→ YOUR GOAL:
Scan the listing below for the word "Case", then copy each line that has it.

→ SUPPLIED INFORMATION:
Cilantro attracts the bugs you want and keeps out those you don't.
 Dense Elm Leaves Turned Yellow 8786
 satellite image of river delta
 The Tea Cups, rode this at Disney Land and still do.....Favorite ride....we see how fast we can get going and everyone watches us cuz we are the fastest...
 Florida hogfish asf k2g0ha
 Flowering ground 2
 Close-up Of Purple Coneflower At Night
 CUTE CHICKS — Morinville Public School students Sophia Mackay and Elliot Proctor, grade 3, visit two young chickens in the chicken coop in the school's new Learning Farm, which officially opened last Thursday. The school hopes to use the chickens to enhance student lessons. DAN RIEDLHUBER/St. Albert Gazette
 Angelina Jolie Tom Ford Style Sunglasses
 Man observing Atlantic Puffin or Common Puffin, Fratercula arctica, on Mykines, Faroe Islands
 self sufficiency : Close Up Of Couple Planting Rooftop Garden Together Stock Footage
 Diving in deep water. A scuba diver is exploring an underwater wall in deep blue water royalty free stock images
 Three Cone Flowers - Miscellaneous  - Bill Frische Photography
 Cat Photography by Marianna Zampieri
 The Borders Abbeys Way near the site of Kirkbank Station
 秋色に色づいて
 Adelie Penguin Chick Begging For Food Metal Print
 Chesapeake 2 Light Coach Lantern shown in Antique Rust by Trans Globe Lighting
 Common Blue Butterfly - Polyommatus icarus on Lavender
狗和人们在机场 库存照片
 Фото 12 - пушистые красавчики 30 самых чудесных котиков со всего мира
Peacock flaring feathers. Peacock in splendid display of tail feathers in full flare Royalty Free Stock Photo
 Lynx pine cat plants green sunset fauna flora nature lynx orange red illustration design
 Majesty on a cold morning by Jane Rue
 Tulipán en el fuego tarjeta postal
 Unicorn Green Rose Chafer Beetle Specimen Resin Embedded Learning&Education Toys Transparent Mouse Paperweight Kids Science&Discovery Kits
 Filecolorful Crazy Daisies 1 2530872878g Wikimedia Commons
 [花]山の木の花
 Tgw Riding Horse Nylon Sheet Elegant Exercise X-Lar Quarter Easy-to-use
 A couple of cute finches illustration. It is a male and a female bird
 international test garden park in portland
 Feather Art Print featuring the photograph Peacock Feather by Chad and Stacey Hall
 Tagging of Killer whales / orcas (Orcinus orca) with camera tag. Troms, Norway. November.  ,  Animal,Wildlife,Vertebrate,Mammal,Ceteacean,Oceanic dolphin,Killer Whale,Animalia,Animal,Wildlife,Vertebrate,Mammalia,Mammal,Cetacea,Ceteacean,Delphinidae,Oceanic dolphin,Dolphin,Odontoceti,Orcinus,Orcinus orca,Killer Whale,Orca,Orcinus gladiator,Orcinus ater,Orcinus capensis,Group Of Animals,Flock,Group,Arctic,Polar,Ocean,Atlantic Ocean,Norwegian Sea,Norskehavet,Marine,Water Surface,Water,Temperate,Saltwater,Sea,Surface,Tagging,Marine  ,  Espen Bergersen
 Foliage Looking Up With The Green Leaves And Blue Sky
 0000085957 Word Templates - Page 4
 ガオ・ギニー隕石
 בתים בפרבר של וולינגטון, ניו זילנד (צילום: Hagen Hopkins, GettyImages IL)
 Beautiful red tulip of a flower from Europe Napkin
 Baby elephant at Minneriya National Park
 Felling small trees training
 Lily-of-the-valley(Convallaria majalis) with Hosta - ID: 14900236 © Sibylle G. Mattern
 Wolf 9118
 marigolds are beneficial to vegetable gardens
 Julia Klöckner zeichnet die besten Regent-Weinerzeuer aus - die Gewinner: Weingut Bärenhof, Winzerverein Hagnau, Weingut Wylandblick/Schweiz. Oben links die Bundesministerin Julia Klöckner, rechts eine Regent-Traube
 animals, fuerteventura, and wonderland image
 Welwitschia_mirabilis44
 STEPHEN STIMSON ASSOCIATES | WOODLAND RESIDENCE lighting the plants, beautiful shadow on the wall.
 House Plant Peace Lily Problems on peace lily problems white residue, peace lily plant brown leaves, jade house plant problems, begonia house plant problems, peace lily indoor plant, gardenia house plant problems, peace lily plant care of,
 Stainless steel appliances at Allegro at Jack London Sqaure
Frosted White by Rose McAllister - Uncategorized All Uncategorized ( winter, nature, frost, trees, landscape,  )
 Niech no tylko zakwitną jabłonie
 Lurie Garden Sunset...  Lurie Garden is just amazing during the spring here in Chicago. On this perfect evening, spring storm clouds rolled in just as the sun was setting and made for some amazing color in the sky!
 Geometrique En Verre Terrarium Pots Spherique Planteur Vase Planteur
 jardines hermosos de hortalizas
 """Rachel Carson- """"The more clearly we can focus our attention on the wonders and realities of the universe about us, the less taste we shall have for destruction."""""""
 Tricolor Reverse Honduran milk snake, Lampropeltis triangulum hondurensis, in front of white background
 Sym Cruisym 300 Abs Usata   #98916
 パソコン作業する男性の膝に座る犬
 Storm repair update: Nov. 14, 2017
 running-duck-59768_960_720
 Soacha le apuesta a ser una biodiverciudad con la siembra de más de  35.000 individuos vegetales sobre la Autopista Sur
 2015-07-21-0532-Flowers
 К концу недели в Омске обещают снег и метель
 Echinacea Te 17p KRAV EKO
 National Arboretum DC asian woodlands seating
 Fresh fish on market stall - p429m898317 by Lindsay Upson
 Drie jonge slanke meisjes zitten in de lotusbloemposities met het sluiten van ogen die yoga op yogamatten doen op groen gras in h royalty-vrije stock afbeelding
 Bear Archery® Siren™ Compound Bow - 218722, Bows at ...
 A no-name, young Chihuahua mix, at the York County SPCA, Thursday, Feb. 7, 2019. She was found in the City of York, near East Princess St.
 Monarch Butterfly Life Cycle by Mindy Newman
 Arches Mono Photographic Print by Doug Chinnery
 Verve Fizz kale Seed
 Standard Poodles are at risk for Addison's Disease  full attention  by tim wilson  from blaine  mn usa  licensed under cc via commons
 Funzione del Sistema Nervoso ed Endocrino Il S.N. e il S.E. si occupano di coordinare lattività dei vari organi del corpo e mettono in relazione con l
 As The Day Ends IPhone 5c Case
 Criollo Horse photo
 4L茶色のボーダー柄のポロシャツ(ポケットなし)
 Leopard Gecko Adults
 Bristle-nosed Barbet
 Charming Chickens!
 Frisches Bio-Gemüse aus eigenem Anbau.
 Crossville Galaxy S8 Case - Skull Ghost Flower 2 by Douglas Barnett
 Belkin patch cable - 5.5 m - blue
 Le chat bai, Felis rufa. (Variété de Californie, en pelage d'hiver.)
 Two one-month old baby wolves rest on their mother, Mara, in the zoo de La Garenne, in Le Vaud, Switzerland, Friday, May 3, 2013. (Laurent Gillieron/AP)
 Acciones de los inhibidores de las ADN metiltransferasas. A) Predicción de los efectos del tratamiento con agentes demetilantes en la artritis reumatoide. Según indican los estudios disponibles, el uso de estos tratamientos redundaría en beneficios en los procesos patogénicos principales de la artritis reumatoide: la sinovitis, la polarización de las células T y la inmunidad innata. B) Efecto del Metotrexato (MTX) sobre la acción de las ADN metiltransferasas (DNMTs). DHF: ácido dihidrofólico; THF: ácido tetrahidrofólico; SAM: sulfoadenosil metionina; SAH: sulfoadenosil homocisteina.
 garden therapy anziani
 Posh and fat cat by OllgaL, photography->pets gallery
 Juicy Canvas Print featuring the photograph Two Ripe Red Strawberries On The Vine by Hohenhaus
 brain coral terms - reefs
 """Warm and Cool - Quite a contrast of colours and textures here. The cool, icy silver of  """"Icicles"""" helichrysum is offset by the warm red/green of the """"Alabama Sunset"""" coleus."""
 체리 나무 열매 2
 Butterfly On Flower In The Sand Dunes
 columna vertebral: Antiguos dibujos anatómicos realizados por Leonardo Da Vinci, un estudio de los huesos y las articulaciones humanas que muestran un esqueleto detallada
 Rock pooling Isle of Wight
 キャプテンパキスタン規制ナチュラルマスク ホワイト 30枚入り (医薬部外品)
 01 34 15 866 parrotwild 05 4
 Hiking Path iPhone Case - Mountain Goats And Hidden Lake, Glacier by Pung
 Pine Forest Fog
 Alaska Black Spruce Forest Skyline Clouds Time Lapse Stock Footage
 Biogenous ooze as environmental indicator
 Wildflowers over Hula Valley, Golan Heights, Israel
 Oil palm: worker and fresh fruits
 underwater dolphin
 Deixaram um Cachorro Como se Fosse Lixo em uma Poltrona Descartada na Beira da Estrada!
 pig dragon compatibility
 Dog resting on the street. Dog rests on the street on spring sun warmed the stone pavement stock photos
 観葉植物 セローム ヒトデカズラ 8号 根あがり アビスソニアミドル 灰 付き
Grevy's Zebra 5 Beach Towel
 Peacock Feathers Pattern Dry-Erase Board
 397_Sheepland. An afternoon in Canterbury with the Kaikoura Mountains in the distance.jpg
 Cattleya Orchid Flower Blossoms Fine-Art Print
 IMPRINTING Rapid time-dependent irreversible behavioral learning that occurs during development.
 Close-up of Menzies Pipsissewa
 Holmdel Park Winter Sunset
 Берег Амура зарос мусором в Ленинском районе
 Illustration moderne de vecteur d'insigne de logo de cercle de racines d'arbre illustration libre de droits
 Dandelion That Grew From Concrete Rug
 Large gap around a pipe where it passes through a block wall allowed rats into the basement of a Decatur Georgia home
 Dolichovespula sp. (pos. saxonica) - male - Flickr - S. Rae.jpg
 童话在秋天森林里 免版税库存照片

→ EXERCISE ANSWER:
 As The Day Ends IPhone 5c Case
 Crossville Galaxy S8 Case - Skull Ghost Flower 2 by Douglas Barnett
 Hiking Path iPhone Case - Mountain Goats And Hidden Lake, Glacier by Pung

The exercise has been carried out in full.